-- Consegna --
Riporta alla lettera il passo del testo che parte da "Mi piacciono le" e prosegue fino a "operaio, nascondevamo tutto.".

Mariana Gheorghe, 35 anni, vive e lavora a Milano.

Mi piacciono le navi, più grosse sono più mi piacciono, per questo ho fatto il liceo meccanico navale, a Costanza, la mia città. Poi però avrei potuto lavorare solo a terra, nel porto a comandare le mosche...
Finita la scuola ti davano un foglio per presentarti in un posto di lavoro, tu provavi e poi potevi accettare o rifiutare, il lavoro c’era per tutti, bastava volerlo... o fare finta. Come quando eravamo 5 impiegati per provvedere agli stipendi di 40 operai; anche facendo tutti i conti a mano in due giorni il lavoro era finito. Allora giocavamo a yan tsé, coi dadi, e se arrivava qualche operaio, nascondevamo tutto.

La mia è una famiglia normale. Mio padre era autista, che da noi è una professione, c’è persino una scuola apposita, mia madre invece è sarta e mia sorella ragioniera. Lavoravamo tutti e quattro, nei negozi però non si trovava niente, tutto quello che mi serviva lo ordinavo ai marinai. Anche adesso, se mi serve qualcosa di speciale vado al porto, perché al mercato di Costanza si trova solo roba cinese, che non vale niente, o turca, perché costa poco. Sotto Ceausescu i marinai erano davvero ricchi, viaggiando all’estero venivano pagati in dollari, poi, tornati in Romania, avevano dei buoni per acquistare in negozi riservati; comunque il grosso lo spendevano all’estero. Portavano jeans, sigarette, caffé, shampo, matite, rossetti. Scadenti o no, li pagavamo l’ira di dio, tanto non avevamo dove altro spendere. La spesa si faceva in nero... A fare la fila ci sono stata solo una volta in vita mia, io e la mamma, tre giorni e due notti per accaparrarci tre galline congelate e nere. A un certo punto avremmo anche rinunciato ma non si poteva più lasciare il posto. Alla fine le abbiamo buttate. In nero trovavi tutto, certo, ma non potevi prendere mezzo chilo di carne, dovevi prenderne 10 o 20 chili, insomma, tutti avevamo i congelatori.

La cosiddetta rivoluzione a Costanza è consistita in qualche sparo; io sono uscita a vedere ma non si è ben capito chi ha sparato, hanno detto persino che siano stati degli arabi. Dopo, la mia vita è cambiata, ho cominciato a pensare che volevo più cose, ad esempio una casa. Mia sorella si era sposata e io vivevo coi miei, così ho deciso di comprare il nostro appartamento.

-- Insieme dei record --
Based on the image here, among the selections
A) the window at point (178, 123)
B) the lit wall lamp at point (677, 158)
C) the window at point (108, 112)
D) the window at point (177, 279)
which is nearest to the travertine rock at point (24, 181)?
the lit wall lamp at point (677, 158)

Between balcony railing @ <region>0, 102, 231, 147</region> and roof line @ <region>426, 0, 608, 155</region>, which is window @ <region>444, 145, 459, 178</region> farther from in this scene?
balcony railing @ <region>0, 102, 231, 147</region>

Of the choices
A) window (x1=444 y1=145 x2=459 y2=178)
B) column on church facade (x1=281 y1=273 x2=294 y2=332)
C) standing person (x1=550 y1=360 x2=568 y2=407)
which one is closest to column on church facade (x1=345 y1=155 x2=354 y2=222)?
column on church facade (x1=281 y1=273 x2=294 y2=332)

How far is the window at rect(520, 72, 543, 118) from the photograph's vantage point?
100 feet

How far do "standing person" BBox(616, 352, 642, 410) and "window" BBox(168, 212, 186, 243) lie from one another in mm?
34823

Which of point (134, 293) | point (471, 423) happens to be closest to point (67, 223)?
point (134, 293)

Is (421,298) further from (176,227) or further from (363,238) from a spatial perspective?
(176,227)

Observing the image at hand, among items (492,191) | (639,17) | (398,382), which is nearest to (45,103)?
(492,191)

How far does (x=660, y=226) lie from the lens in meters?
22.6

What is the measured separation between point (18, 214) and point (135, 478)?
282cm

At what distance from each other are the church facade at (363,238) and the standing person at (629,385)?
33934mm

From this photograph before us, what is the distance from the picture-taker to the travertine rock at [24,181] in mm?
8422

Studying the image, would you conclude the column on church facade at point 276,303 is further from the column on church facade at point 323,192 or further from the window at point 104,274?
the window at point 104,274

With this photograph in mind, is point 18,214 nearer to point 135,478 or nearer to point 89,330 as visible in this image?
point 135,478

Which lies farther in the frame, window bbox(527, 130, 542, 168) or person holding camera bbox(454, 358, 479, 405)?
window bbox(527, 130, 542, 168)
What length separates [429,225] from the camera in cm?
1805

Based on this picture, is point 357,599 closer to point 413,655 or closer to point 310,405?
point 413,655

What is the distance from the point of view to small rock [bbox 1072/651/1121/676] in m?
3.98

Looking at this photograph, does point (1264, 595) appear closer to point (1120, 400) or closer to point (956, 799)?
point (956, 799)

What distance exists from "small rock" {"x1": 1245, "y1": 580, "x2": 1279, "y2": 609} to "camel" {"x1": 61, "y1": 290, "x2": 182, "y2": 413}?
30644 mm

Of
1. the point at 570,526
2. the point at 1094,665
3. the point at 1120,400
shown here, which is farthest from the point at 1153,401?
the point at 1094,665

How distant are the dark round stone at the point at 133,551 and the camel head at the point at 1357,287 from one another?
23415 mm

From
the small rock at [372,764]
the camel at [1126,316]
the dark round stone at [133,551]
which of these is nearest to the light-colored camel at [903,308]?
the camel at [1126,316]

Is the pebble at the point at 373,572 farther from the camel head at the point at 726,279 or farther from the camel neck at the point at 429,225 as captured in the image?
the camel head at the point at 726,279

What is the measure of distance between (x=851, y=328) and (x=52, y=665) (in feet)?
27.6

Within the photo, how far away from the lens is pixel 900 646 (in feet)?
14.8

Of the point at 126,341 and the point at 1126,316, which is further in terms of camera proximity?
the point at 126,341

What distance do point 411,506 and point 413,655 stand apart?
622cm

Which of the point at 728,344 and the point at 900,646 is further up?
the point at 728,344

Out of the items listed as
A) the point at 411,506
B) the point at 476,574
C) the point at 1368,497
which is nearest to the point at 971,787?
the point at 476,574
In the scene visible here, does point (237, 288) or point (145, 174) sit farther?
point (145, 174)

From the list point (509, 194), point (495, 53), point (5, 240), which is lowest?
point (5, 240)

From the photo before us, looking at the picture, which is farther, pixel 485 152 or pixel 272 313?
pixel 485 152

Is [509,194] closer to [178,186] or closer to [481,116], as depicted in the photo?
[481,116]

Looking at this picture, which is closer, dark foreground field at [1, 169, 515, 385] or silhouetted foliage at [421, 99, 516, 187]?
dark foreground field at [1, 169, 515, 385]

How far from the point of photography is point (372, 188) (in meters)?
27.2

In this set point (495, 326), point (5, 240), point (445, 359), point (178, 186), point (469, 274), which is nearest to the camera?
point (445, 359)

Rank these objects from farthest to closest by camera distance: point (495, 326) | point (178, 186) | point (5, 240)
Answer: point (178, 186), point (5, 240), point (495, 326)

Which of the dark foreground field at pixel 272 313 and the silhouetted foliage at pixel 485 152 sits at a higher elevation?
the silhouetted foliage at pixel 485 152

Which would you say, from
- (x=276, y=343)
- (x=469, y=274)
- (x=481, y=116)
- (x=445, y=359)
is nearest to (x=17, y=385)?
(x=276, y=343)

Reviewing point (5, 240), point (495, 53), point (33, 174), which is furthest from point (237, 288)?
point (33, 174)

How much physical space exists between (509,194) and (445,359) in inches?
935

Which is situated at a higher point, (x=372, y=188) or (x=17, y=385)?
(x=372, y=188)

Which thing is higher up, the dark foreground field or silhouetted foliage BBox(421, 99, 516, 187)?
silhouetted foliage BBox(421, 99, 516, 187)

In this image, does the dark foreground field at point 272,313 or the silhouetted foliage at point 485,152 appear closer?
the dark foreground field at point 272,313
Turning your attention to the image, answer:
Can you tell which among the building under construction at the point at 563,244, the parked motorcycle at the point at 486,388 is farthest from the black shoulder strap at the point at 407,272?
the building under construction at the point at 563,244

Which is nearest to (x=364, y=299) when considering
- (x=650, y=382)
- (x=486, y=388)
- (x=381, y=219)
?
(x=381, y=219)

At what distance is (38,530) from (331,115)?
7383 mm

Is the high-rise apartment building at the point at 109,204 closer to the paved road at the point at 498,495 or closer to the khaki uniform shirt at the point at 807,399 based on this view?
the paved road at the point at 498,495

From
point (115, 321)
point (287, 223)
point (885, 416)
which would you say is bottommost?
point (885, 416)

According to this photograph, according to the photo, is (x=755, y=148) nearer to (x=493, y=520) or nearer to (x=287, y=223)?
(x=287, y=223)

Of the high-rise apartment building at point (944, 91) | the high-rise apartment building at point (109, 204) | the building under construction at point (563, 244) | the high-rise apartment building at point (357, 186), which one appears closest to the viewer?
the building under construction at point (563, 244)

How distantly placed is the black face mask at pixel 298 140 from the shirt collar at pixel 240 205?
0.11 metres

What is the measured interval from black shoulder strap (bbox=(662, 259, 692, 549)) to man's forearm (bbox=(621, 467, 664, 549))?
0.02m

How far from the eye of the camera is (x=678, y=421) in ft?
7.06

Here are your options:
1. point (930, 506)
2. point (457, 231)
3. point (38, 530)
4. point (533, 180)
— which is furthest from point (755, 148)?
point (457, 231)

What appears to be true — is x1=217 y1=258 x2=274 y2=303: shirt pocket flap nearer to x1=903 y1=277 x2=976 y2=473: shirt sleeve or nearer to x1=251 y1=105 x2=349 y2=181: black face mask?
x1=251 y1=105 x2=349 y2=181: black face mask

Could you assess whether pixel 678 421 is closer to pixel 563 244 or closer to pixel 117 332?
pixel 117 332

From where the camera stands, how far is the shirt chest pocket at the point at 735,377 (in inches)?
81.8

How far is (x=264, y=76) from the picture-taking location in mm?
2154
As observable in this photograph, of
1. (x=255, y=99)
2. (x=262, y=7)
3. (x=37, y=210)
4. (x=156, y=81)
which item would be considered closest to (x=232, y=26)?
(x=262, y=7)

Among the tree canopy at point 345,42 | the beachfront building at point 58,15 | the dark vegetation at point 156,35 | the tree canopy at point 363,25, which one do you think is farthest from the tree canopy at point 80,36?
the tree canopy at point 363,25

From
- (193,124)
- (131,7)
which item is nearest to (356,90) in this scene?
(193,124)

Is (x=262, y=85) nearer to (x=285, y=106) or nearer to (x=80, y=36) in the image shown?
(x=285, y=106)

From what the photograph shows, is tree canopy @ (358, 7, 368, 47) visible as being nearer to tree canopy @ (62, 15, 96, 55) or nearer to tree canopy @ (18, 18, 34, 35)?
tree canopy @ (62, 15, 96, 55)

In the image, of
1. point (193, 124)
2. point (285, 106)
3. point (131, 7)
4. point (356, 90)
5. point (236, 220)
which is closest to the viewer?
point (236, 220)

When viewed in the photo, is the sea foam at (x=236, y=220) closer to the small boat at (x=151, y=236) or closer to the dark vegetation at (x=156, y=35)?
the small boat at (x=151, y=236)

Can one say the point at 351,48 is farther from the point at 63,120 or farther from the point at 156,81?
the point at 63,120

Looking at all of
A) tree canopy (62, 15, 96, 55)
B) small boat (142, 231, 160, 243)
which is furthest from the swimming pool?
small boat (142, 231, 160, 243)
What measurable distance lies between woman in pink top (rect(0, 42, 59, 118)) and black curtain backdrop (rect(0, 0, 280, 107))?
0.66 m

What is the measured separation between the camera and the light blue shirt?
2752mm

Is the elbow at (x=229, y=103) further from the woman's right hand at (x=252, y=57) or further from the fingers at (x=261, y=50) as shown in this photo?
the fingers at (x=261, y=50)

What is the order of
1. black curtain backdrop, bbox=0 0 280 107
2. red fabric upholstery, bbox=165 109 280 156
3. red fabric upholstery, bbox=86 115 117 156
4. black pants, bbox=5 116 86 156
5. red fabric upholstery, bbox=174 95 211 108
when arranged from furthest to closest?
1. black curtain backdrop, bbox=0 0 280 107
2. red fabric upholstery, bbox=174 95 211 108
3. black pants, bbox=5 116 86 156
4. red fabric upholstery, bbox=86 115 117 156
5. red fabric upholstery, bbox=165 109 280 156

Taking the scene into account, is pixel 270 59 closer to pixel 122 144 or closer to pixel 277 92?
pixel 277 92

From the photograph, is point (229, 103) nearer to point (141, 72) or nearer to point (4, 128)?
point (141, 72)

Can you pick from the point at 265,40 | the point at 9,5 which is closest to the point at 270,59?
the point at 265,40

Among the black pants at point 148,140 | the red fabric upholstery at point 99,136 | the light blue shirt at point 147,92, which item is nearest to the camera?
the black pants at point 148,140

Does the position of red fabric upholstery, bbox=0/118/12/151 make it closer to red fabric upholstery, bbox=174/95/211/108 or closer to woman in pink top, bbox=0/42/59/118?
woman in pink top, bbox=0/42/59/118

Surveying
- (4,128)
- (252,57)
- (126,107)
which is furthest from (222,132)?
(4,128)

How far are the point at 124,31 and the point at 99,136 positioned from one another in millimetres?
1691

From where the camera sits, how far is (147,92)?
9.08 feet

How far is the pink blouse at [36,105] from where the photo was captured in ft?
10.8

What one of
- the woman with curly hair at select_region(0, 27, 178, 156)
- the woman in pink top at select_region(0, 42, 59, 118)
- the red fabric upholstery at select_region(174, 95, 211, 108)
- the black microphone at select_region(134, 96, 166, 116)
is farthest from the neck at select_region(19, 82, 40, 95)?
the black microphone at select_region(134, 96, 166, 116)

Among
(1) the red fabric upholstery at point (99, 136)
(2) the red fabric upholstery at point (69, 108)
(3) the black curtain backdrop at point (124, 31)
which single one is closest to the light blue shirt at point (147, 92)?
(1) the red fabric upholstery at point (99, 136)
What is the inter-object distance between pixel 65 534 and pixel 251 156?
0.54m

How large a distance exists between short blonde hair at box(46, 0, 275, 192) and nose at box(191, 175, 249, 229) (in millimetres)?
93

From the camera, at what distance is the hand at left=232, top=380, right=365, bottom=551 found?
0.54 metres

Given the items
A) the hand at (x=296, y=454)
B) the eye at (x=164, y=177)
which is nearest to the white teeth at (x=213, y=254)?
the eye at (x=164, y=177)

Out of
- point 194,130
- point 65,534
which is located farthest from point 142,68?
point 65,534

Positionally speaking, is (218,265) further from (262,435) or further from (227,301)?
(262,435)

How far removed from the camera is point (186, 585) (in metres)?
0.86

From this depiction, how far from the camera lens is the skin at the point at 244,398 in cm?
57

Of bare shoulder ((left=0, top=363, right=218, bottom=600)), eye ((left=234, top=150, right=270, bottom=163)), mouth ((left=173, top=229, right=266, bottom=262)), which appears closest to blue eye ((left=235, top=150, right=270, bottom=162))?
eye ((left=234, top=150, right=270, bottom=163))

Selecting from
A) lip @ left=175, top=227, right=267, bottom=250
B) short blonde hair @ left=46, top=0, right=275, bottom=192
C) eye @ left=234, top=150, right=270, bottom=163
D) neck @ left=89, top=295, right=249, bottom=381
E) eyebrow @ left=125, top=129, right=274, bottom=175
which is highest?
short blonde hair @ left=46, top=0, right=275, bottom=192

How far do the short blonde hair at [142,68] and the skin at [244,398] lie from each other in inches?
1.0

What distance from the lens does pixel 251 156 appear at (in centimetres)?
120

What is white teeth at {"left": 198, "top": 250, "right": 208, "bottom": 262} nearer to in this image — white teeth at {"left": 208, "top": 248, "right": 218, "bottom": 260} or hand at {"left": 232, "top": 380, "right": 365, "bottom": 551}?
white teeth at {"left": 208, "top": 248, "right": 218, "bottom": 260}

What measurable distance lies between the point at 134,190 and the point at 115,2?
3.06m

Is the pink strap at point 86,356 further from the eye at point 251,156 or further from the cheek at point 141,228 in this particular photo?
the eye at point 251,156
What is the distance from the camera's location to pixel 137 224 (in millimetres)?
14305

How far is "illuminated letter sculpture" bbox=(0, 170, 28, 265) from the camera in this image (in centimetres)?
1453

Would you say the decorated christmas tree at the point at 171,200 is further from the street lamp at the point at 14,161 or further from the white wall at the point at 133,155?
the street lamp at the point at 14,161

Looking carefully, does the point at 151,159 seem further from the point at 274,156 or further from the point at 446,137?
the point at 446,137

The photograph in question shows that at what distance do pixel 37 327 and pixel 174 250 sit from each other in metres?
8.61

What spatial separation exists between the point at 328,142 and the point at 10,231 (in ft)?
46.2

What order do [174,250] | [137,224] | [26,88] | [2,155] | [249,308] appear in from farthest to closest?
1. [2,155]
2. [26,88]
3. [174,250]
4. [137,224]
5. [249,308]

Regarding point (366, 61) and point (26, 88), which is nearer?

-- Risultato --
Mi piacciono le navi, più grosse sono più mi piacciono, per questo ho fatto il liceo meccanico navale, a Costanza, la mia città. Poi però avrei potuto lavorare solo a terra, nel porto a comandare le mosche...
Finita la scuola ti davano un foglio per presentarti in un posto di lavoro, tu provavi e poi potevi accettare o rifiutare, il lavoro c’era per tutti, bastava volerlo... o fare finta. Come quando eravamo 5 impiegati per provvedere agli stipendi di 40 operai; anche facendo tutti i conti a mano in due giorni il lavoro era finito. Allora giocavamo a yan tsé, coi dadi, e se arrivava qualche operaio, nascondevamo tutto.